The number one question I get asked by churches after an abuser is outed is, “How do we surround this brother and help restore him back to the church?” Savannah Guthrie, after announcing Matt Lauer’s firing said, “I’m heartbroken for Matt. He is my dear, dear, dear, dear friend and he is beloved by many many people here.1 For the first year after my father’s arrest for molesting 23 prepubescent children, I lost count how many times I was asked, “How’s your dad doing?” I only recall one time where someone asked, “How are your father’s victims doing?” Our bad theology makes no distinction between the sinner who is tempted from the oppressor who takes pleasure in harming innocent people. Therefore, church leaders feel a need to “rescue the sinner,” as if they were just wrestling with some desire. Our bad theology doesn’t allow us to see that the Matt Lauers of the world are warped reprobates who are fully aware that they are harming their victims. They just don’t care. Yet leaders continue to dote over the abusers and either ignore or intimidate the abused.
#4 Because trauma is not personal to leaders, they don’t develop a desperation to intercede
To be honest, sometimes help can’t wait until the next elder’s meeting. I’ve personally met with some who needed their pain to be triaged and treated immediately. I’ve sat in offices as trembling women file protection from abuse orders against husbands who vow to murder them. I’ve patiently loved others as they enter drug rehab for the 3rd and 4th time. Trauma is horrible and people need someone who will listen in their darkest hours. And they need someone who knows how to respond. Saying that “I’m praying for you” is not enough. We need to weep with survivors. We need to believe them, to really hear them. And we need to intercede. It’s our job as leaders, whether we like it or not, to shield the abused from the abuser. What message does it send to victims when we surround the abuser with hugs and praise and talk about how “beloved” they were by so many?

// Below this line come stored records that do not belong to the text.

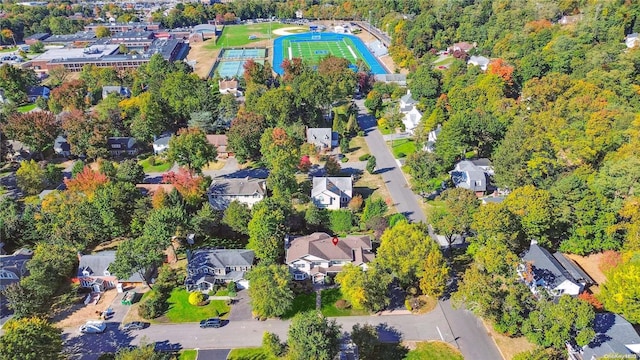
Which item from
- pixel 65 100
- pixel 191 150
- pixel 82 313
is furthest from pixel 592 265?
pixel 65 100

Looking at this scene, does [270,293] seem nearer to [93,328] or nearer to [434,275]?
[434,275]

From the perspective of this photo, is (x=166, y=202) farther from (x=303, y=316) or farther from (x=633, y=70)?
(x=633, y=70)

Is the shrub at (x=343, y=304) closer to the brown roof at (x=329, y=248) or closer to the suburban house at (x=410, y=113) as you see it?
the brown roof at (x=329, y=248)

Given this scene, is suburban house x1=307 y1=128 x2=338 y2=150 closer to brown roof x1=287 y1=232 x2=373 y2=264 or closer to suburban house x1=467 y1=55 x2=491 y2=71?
brown roof x1=287 y1=232 x2=373 y2=264

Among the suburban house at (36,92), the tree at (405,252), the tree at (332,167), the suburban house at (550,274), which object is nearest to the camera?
the suburban house at (550,274)

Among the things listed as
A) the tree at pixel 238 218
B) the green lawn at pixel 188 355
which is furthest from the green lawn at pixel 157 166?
the green lawn at pixel 188 355

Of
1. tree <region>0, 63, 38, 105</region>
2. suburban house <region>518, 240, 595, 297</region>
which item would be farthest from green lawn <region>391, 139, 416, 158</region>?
tree <region>0, 63, 38, 105</region>
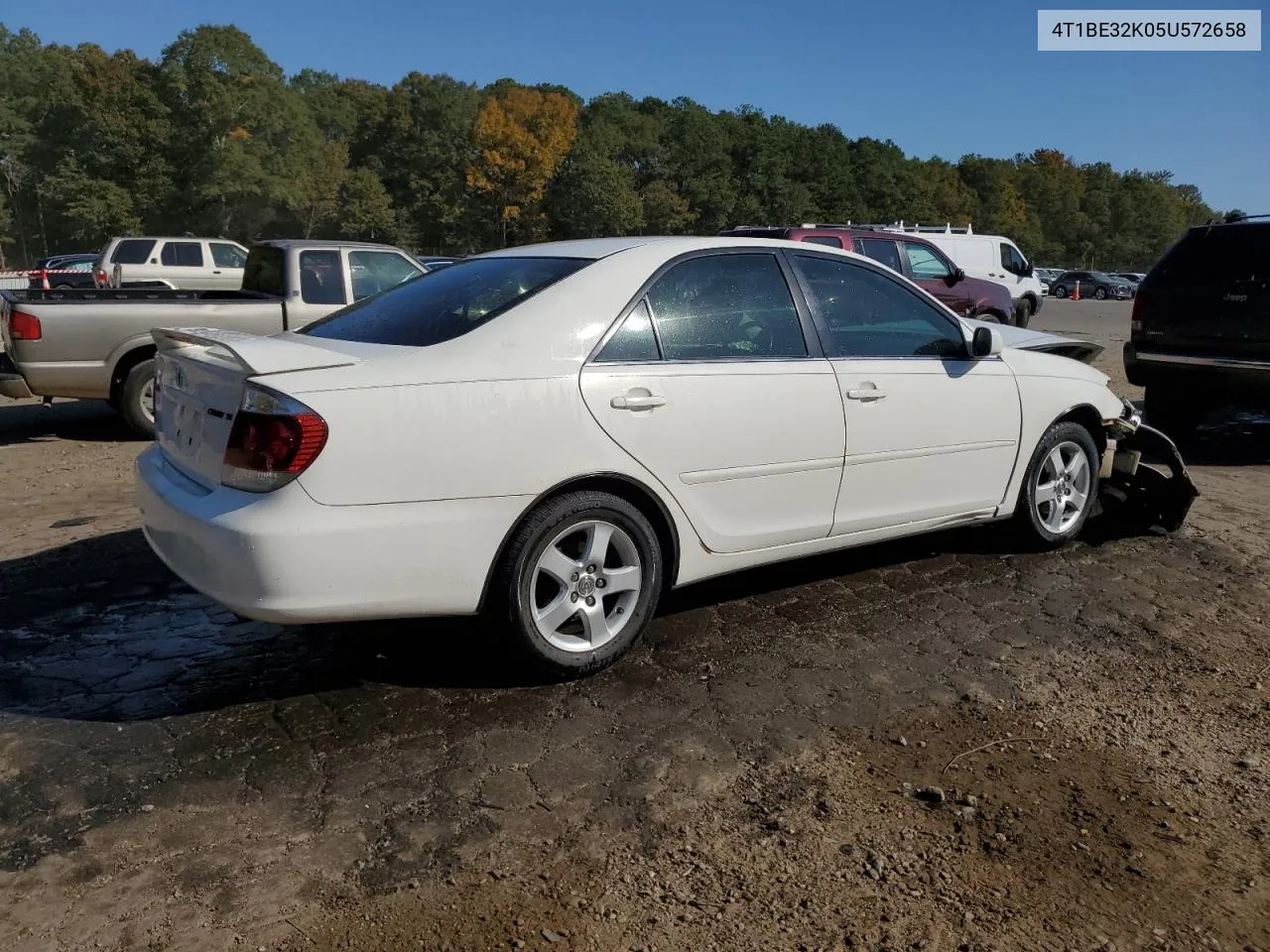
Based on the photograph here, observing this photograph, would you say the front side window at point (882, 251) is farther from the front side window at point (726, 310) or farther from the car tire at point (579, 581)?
the car tire at point (579, 581)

#5 We church leaders are addicted to instant transformation
We’ve all seen the cardboard testimonies. On one side of the card there is a word or phrase for who the person was before Jesus transformed their life. On the other side is a word for phrase for who they’ve become after Jesus transformed them. Emotional music is played while a group of people are paraded across the church stage. It is a preacher’s fantasy lesson because transformations are powerful. This is not to knock cardboard testimonies. We should celebrate transformation and I’m happy that people do it in front of the church. But these instant testimonies are indicative of our poor theology. I often wonder how many people are agonizing over what in the world they would write on the back of their piece of cardboard. So many survivors are in process. And this frustrates church leaders. We
want crave quick and powerful stories of radical transformation. Ironically, you know who offers just what the itching ears want to hear? That’s right, the abusers! Church leaders migrate to them because, how powerful a story is it for a man who once sexually abused children and has now found Jesus? The abusers know this about church leaders and they are playing them like the fiddles they often are. John says, “Beloved, do not believe every spirit, but test the spirits to see whether they are from God, for many false prophets have gone out into the world” (1 John 4:1).